JAKARTA - Penyidik Kejaksaan Agung (Kejagung) telah mengirimkan surat panggilan ke tiga alamat tersangka kasus PT Duta Palma, Surya Darmadi. Surat panggilan tidak hanya ditujukan ke rumah dan kantor yang berada di Jakarta, namun juga kediaman yang berada di Singapura. Meski begitu, Surya tetap tidak memenuhi panggilan alias mangkir.

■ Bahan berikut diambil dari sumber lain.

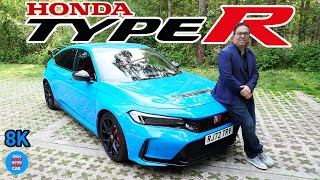 NEW Honda Civic Type R review the best hot hatch in HISTORY [upl. by Romilly]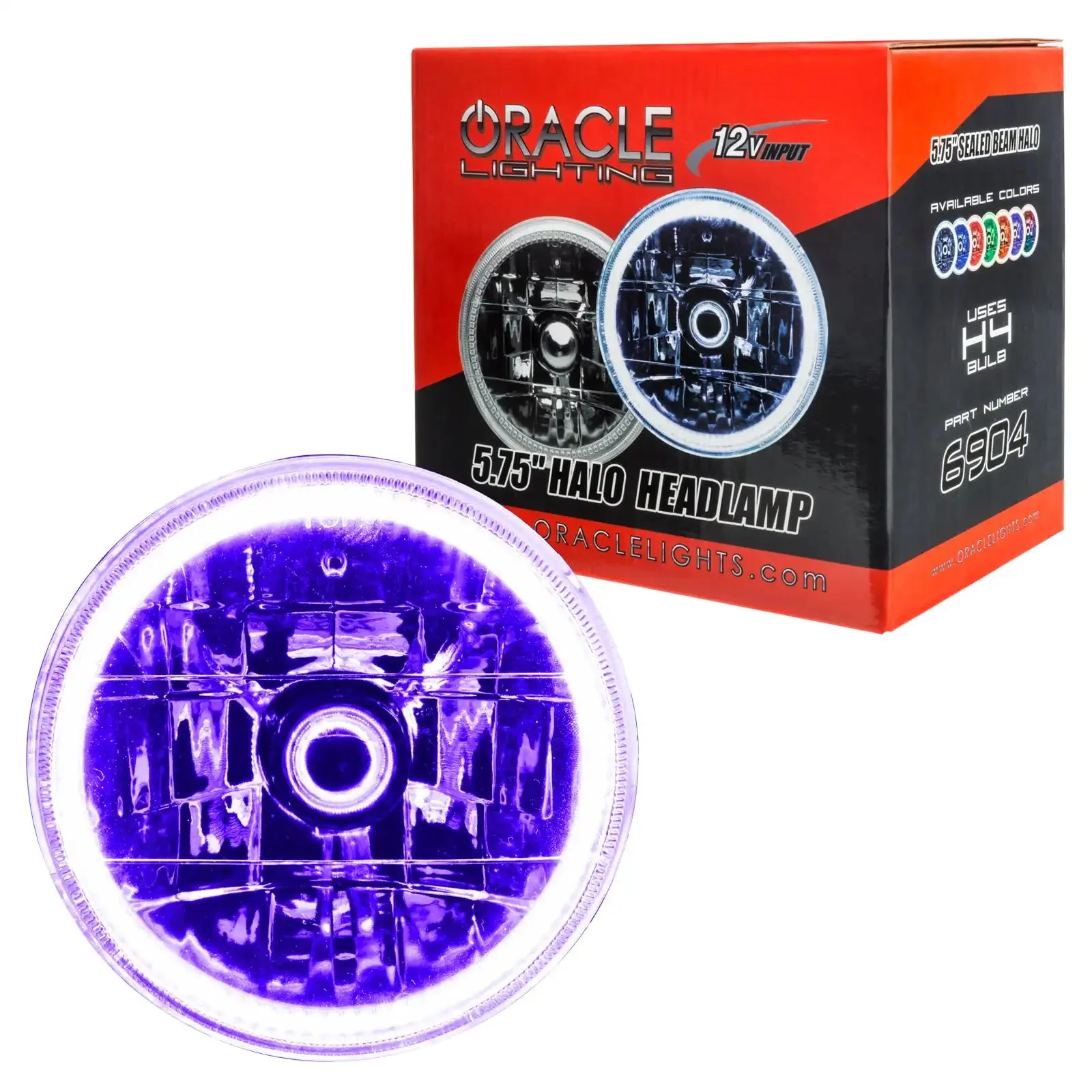 ORACLE Pre-Installed 5.75" H5006/PAR46 Sealed Beam Headlight - Image 22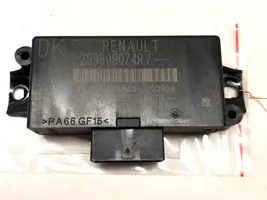 Renault Megane III Pysäköintitutkan (PCD) ohjainlaite/moduuli 259909074R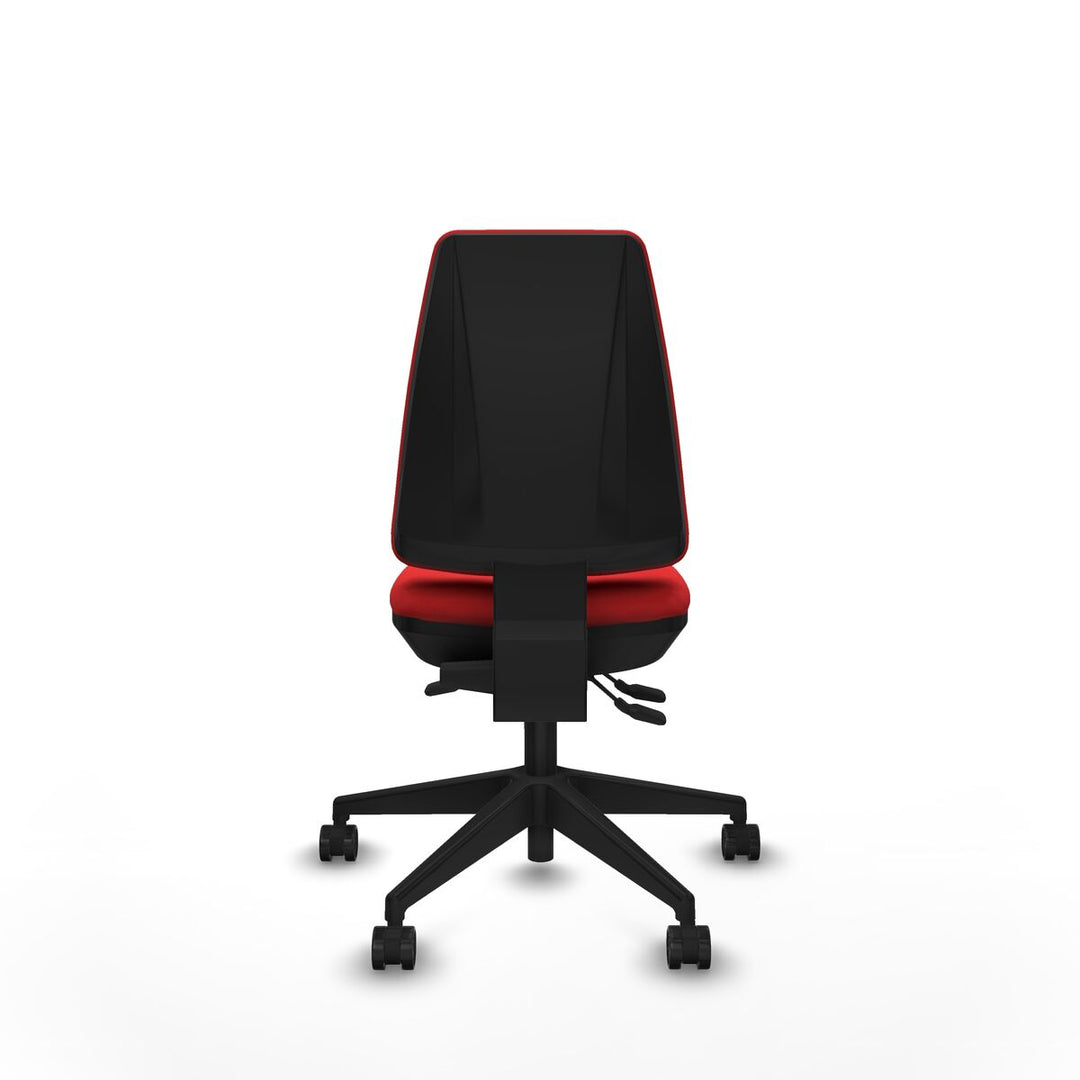 Office Chair Elche AS Piqueras y Crespo B00066N Red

Kapuspenkum Kejaksaan Agung Ketut Sumedana mengatakan, penyidik telah mengirimkan surat panggilan di tiga lokasi kantor dan tempat tinggal Surya Darmadi. Namun, panggilan tersebut tidak mendapat tanggapan bahkan pada tempat tinggal yang ada di Singapura.
"Beberapa kali dilakukan pemanggilan secara patut oleh Tim Jaksa Penyidik secara patut sebanyak 3 kali," kata Ketut dalam keterangan tertulis, Selasa (9/8/2022).
Tiga tempat yang telah dikirim surat panggilan tersebut, kata Ketut, dua berada di Jakarta Selatan dan satu di Singapura. Lebih jelas dia menegaskan tiga alamat yang dikirim tersebut yakni:
Baca juga: Buronan Kelas Kakap Surya Darmadi Diduga Sembunyi di Singapura, KPK Buka Peluang Ekstradisi
1. Rumah tinggal yang beralamat di Jalan Bukit Golf Utama PE.9 Kebayoran Baru, Jakarta Selatan. Alamat tersebut merupakan alamat rumah Surya Darmadi di Indonesia.
2. Kantor Duta Palma Group yang beralamat di Palma Tower, 22nd Floor, Jalan R.A. Kartini III-S Kav.6, Pondok Pinang, Jakrta Selatan – 12310. Alamat tersebut merupakan alamat kantor Surya Darmadi.
3. Rumah/Apartment/tempat tinggal Surya Darmadi yang beralamat di 21 Nassim Road # 01-18 Nassim Park Residences, Singapore – 258462. Alamat tersebut merupakan tempat tinggal yang bersangkutan di Singapura.
Selain secara prosedur mengirimkan surat, penyidik juga melakukan upaya lain yakni memanggil melalui surat kabar harian nasional.
"Ternyata tersangka SD tidak juga hadir atau tidak kooperatif dalam memenuhi panggilan untuk pemeriksaan," tegasnya.
Sebelumnya Kejagung telah menetapkan Surya Darmadi sebagai tersangka bersama dengan RTR selaku Bupati Kabupaten Indragiri Hulu periode 1999-2008.
Kejagung memperkirakan kerugian negara atas dugaan korupsi dan tindak pidana pencucian uang yang dilakukan oleh PT Duta Palma Group di Kabupaten Indragiri Hulu mencapai Rp78 Triliun.
"Adapun estimasi kerugian keuangan negara dan perekonomian negara berdasarkan hasil perhitungan ahli sebesar Rp78 triliun," kata Jaksa Agung dalam keterangan tertulis, Senin (1/8/2022).
Dia menjelaskan konstruksi kasus, diawali pada 2003, SD melakukan kesepakatan dengan RTR untuk mempermudah dan memuluskan perizinan kegiatan usaha budidaya perkebunan kelapa sawit dan kegiatan usaha pengolahan kelapa sawit.